Сэр Исмей сразу напустил на себя необыкновенную важность, и видно было, с каким наслаждением он вживается в новую роль – быть тестем столь могущественного лорда.
– Для тебя, Генри, готов произнести хоть тысячу. Я поднимаю свой кубок за моего союзника, соратника, друга и… сына. Да воссияет над нашими домами благоденствие. И пусть Провидение благословит клан Рэвенскрэгов множеством сыновей, в которых возродится их древняя благородная кровь.
– Благодарю, отец, – сказал Генри, повелительным жестом призывая всех замолчать, но ему пришлось еще несколько минут ждать, пока утихнут громкие «ура».
– А теперь, в знак соединения наших родов, дозвольте вручить вам знамя, сработанное для меня лишь месяц назад умельцами Йорка.

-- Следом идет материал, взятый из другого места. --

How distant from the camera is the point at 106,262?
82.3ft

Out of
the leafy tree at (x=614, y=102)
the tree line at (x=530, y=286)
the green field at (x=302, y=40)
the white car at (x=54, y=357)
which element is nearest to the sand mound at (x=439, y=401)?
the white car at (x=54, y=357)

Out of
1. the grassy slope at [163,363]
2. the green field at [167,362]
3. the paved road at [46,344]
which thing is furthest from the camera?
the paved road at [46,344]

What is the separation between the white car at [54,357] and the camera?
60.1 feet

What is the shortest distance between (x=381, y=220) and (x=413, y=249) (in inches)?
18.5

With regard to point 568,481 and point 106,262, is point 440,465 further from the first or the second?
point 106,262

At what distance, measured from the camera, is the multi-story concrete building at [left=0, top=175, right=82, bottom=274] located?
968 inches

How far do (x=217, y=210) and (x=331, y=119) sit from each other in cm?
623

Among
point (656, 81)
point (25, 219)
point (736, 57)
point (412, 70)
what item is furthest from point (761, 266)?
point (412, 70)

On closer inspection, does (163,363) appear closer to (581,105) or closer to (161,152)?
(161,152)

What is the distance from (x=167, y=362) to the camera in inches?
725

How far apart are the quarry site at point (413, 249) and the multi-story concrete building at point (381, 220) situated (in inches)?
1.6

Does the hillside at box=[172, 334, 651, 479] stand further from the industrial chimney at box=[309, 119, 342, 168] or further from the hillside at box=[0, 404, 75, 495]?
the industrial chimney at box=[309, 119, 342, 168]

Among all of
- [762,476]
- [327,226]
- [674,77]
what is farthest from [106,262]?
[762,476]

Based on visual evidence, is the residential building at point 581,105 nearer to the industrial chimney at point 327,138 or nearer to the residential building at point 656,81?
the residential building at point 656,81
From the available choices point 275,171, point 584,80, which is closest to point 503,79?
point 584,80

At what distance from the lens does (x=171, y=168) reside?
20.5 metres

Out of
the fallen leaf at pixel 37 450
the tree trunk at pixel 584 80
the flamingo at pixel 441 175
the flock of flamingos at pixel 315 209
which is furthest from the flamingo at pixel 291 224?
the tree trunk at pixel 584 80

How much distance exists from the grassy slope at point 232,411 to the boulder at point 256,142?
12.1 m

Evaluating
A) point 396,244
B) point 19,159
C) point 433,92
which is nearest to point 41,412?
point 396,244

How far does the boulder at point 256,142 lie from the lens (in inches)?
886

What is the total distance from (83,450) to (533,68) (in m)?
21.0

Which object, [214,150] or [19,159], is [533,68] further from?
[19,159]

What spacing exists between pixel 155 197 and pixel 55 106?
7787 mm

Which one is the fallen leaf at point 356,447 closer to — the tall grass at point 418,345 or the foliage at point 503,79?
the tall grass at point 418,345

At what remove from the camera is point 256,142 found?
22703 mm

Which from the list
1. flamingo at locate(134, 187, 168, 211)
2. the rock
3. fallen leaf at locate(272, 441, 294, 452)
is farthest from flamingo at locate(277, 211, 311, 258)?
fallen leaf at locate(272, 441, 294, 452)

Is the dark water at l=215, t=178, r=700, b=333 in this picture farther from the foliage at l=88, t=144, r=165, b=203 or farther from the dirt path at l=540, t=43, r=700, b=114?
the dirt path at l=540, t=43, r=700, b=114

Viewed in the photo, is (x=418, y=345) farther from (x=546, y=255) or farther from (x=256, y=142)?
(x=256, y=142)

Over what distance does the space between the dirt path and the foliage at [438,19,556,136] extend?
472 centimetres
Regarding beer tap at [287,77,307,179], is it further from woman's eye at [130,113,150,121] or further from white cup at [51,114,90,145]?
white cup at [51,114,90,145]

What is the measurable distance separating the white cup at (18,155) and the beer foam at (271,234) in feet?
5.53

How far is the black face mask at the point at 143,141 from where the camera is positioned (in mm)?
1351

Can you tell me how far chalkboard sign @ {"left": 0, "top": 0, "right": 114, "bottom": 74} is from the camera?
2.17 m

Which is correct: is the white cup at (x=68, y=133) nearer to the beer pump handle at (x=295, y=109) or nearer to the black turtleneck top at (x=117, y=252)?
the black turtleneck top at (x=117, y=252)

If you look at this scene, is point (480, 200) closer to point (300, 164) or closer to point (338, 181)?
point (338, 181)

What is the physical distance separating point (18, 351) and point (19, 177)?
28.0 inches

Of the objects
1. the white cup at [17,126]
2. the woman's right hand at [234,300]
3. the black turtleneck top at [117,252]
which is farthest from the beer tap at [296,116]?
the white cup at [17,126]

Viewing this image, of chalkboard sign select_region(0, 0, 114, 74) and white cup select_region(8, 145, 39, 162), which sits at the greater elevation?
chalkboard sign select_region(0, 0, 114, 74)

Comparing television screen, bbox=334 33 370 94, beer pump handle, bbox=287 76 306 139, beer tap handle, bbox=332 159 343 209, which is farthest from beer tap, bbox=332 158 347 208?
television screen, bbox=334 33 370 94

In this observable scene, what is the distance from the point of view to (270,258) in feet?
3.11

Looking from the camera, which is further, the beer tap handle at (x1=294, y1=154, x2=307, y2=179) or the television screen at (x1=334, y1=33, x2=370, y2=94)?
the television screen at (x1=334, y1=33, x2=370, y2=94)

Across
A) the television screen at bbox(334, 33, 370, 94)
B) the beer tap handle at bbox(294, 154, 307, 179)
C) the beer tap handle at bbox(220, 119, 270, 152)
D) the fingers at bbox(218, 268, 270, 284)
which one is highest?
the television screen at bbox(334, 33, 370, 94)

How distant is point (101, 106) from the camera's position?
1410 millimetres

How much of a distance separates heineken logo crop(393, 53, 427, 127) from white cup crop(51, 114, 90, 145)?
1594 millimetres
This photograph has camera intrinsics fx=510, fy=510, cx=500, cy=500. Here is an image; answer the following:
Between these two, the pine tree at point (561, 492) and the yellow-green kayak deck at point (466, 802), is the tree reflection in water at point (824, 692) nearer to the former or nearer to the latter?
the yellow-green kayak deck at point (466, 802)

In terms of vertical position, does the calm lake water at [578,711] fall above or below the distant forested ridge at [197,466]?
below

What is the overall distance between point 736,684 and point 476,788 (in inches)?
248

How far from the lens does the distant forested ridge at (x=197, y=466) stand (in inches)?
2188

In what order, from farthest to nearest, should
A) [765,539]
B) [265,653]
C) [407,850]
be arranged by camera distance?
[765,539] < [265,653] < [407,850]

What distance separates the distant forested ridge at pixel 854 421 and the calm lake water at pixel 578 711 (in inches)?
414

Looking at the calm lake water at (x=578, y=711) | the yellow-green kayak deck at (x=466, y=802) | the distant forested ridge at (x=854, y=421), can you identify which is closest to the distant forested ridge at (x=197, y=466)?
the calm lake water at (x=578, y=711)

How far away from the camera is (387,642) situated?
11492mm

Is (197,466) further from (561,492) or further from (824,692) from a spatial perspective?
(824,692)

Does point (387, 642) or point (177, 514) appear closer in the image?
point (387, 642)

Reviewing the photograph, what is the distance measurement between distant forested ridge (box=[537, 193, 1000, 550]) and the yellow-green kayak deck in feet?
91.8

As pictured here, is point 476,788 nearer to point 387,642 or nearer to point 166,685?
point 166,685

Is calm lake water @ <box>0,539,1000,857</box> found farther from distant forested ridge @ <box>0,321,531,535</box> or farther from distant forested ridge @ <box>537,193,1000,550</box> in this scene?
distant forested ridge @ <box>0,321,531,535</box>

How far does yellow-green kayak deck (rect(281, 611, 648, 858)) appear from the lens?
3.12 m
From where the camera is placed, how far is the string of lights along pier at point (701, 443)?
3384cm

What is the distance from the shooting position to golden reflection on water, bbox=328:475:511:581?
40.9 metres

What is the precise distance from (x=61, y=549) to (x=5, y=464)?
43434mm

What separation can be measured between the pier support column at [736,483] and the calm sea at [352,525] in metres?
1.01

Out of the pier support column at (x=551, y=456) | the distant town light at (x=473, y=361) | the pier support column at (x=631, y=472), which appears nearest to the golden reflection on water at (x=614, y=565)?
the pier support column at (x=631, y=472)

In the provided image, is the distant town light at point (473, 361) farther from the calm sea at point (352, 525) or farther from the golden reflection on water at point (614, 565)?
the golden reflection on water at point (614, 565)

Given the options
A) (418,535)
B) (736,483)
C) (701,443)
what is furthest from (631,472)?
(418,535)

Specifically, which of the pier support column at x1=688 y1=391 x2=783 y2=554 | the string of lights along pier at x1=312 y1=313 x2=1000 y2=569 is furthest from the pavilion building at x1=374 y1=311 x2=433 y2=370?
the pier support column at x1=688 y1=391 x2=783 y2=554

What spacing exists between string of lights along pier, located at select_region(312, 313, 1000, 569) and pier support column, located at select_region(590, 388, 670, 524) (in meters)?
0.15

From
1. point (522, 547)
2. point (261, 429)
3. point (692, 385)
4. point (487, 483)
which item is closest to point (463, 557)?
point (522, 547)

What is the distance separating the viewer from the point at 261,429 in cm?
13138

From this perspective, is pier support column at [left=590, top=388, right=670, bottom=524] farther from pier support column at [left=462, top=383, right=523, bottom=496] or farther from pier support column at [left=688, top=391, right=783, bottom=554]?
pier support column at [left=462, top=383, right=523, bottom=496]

По манию его руки двое облаченных в ливреи пажей внесли свернутое знамя. Под торжественные звуки фанфар они начали неторопливо развертывать тяжелое полотнище, прикрепленное к золоченому древку. Вопль восхищения пронесся по столам – гости как по команде тянули шеи, чтобы получше разглядеть синее бархатное знамя. Густая золотая бахрома сияла, свет от множества свечей живо мерцал (будто блики на водной глади!) на золотом шитье герба: леопард де Джиров на червленом поле, символизировавшем огонь, теперь соседствовал с хищным вороном Рэвенскрэгов – на фоне полуночного моря.
Потрясенный и тронутый, сэр Исмей произнес:
– Это самый лучший подарок из всех мыслимых. Союз наших домов был давней моей мечтой, которую я лелеял много лет.
Зять и тесть обнялись, дабы все присутствующие убедились в крепости их союза. Розамунду грызла печаль: всякое новое проявление их удвоившегося могущества все сильнее распаляло тлеющий в ней стыд. После эдакого прилюдного обнимания ох и рассвирепеют оба, когда ее оплошность станет достоянием всех. Розамунда рада была бы провалиться сквозь землю – лишь бы избегнуть кары…
Солдаты обеих армий, сидевшие в дальнем конце залы, ретиво подняли кружки, приветствуя своих господ. Хоть тепло пылающего у первого стола очага до них не доходило, они вполне согревались горячим пряным элем, лившимся рекой. За здравицей во славу господ стали чествовать молодую хозяйку – Розамунда покорно встала и одарила гостей улыбкой. По их лицам она поняла, что сделала то, что нужно: в ответ последовало очередное «ура» и грохот опорожненных кубков о столы. Этот грохот вспугнул голубей, гнездившихся в потолочных балках, они начали кружиться над головами гостей. Дамы тут же в ужасе завизжали, пряча прически и наряды от белых плюх.
Когда внезапная суматоха улеглась, сэр Исмей снова обернулся к зятю:
– Ну что, красивую я подарил тебе невесту? – Он обнял Генри за широченные плечи и ободряюще улыбнулся Розамунде: видать, порядком размяк от счастья и вина. – Смотри, какая ядреная. Народит тебе дюжину сыновей.